──────── DATASET ENTRIES ────────
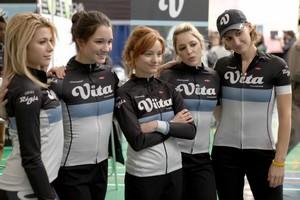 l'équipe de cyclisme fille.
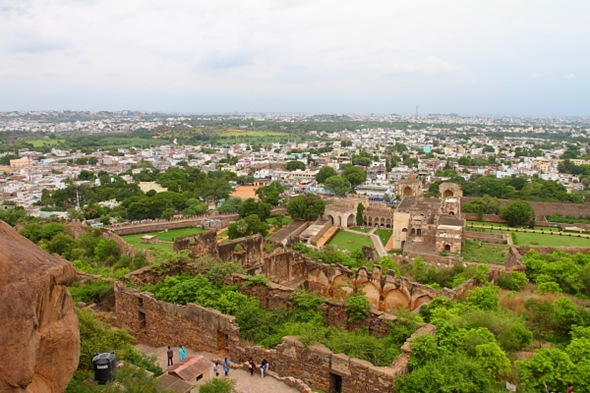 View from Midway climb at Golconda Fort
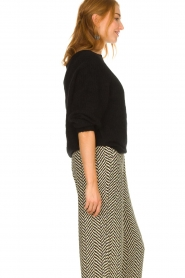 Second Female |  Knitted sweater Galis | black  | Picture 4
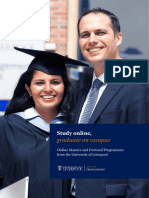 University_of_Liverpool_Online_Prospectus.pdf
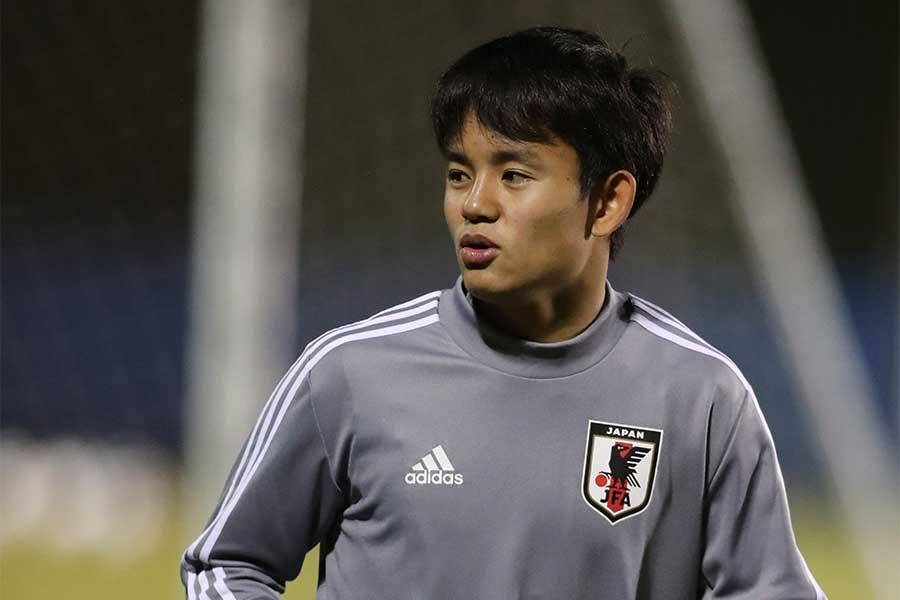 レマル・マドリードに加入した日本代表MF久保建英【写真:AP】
────────
──────── DATASET ENTRIES ────────
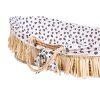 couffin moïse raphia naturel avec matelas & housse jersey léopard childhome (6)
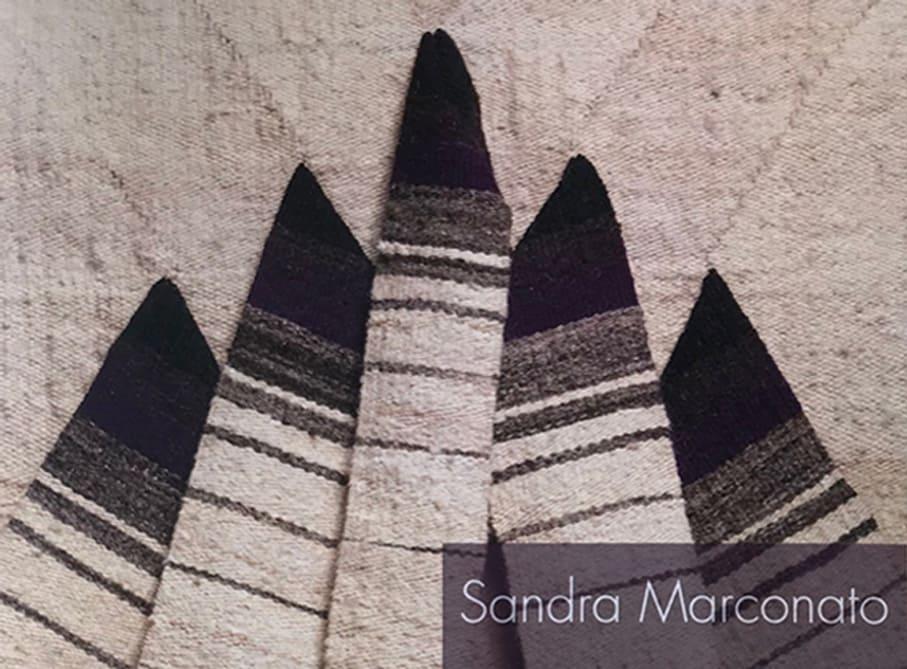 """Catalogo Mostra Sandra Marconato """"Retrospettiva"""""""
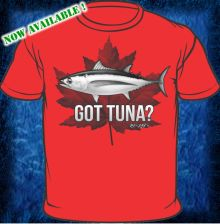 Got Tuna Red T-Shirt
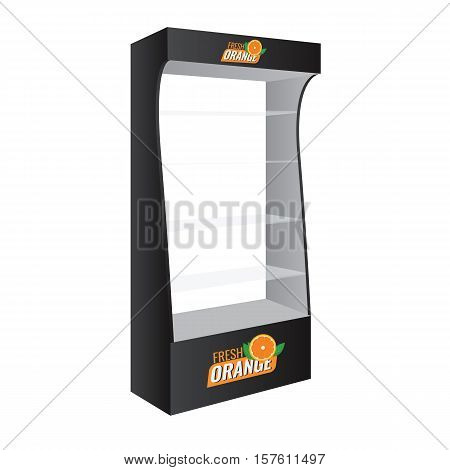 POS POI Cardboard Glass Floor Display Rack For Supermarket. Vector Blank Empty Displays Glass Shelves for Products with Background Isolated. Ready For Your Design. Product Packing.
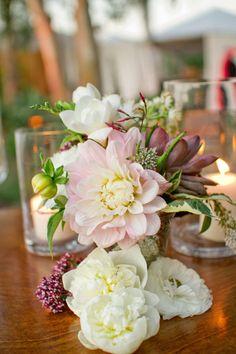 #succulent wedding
────────
──────── DATASET ENTRIES ────────
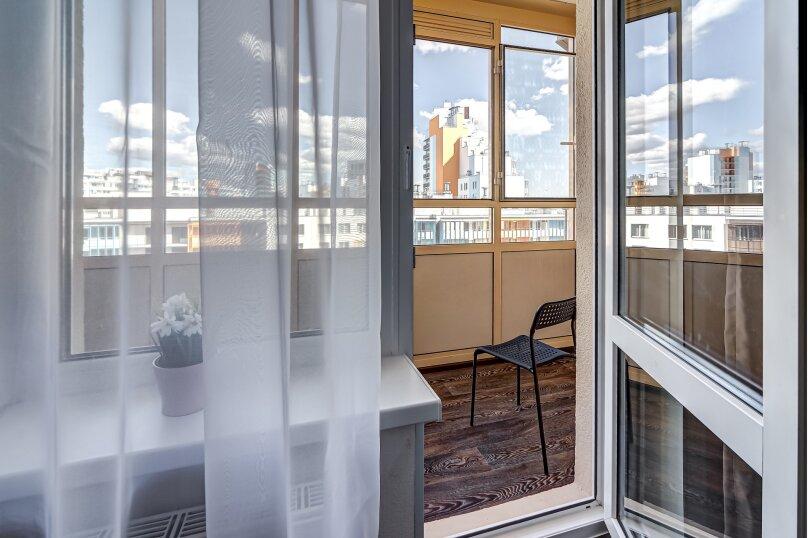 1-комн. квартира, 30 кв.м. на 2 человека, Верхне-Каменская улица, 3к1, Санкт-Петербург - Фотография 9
────────
EXERCISE – Copy out exactly the lines above beginning with the line that contains "l'équipe de cyclisme fille." and finishing with the line that contains "レマル・マドリードに加入した日本代表MF久保建英【写真:AP】", including both; leave the pictures out.

ANSWER TO THIS TASK –
 l'équipe de cyclisme fille.
 View from Midway climb at Golconda Fort
 Second Female |  Knitted sweater Galis | black  | Picture 4
 University_of_Liverpool_Online_Prospectus.pdf
 レマル・マドリードに加入した日本代表MF久保建英【写真:AP】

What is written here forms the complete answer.